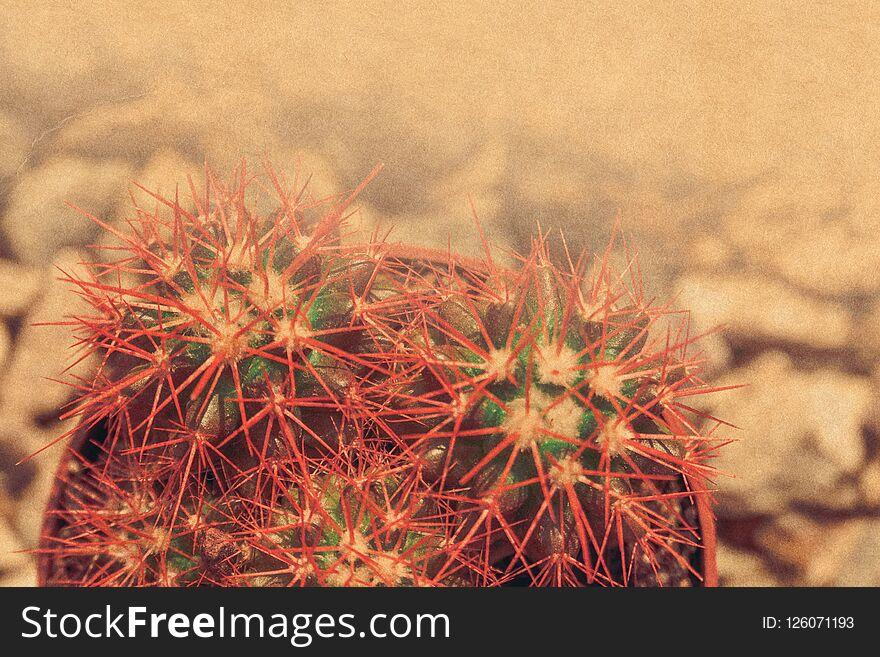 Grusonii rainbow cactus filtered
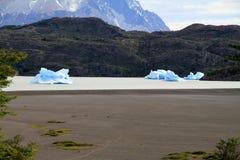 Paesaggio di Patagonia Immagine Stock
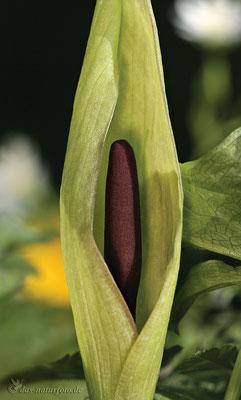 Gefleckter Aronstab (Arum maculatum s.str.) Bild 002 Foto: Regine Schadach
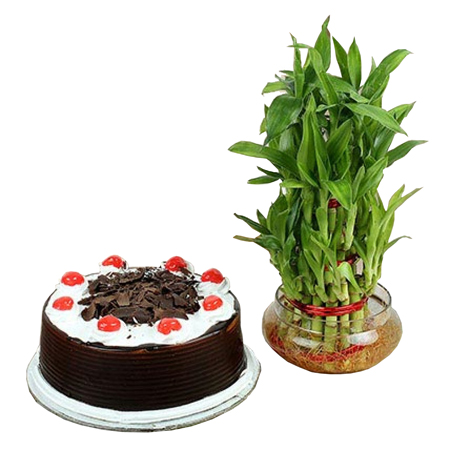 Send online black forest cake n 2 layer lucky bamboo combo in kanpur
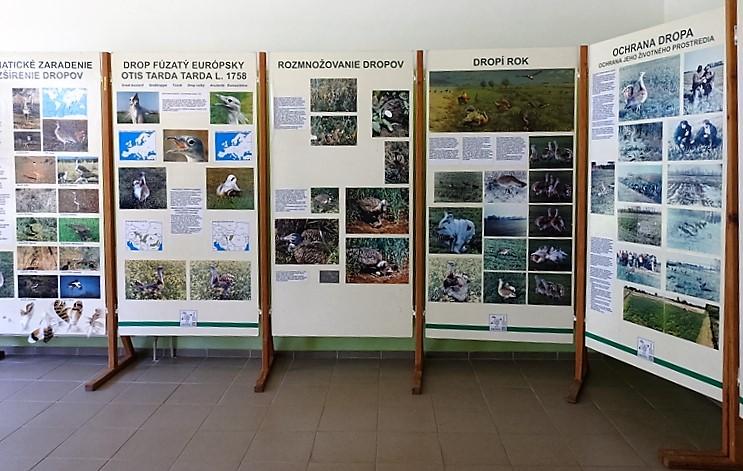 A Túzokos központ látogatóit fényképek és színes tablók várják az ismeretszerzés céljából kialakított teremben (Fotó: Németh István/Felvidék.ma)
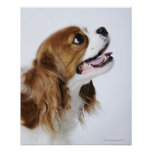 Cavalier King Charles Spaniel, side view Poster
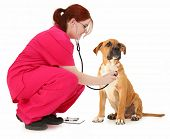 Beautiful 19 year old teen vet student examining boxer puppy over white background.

* _Prompt_: Transcribe all of the material exactly, leaving out whatever pictures it contains.

* _Expected answer_:
 Grusonii rainbow cactus filtered
 Paesaggio di Patagonia Immagine Stock
 Gefleckter Aronstab (Arum maculatum s.str.) Bild 002 Foto: Regine Schadach
 Send online black forest cake n 2 layer lucky bamboo combo in kanpur
 A Túzokos központ látogatóit fényképek és színes tablók várják az ismeretszerzés céljából kialakított teremben (Fotó: Németh István/Felvidék.ma)
 Cavalier King Charles Spaniel, side view Poster
 Beautiful 19 year old teen vet student examining boxer puppy over white background.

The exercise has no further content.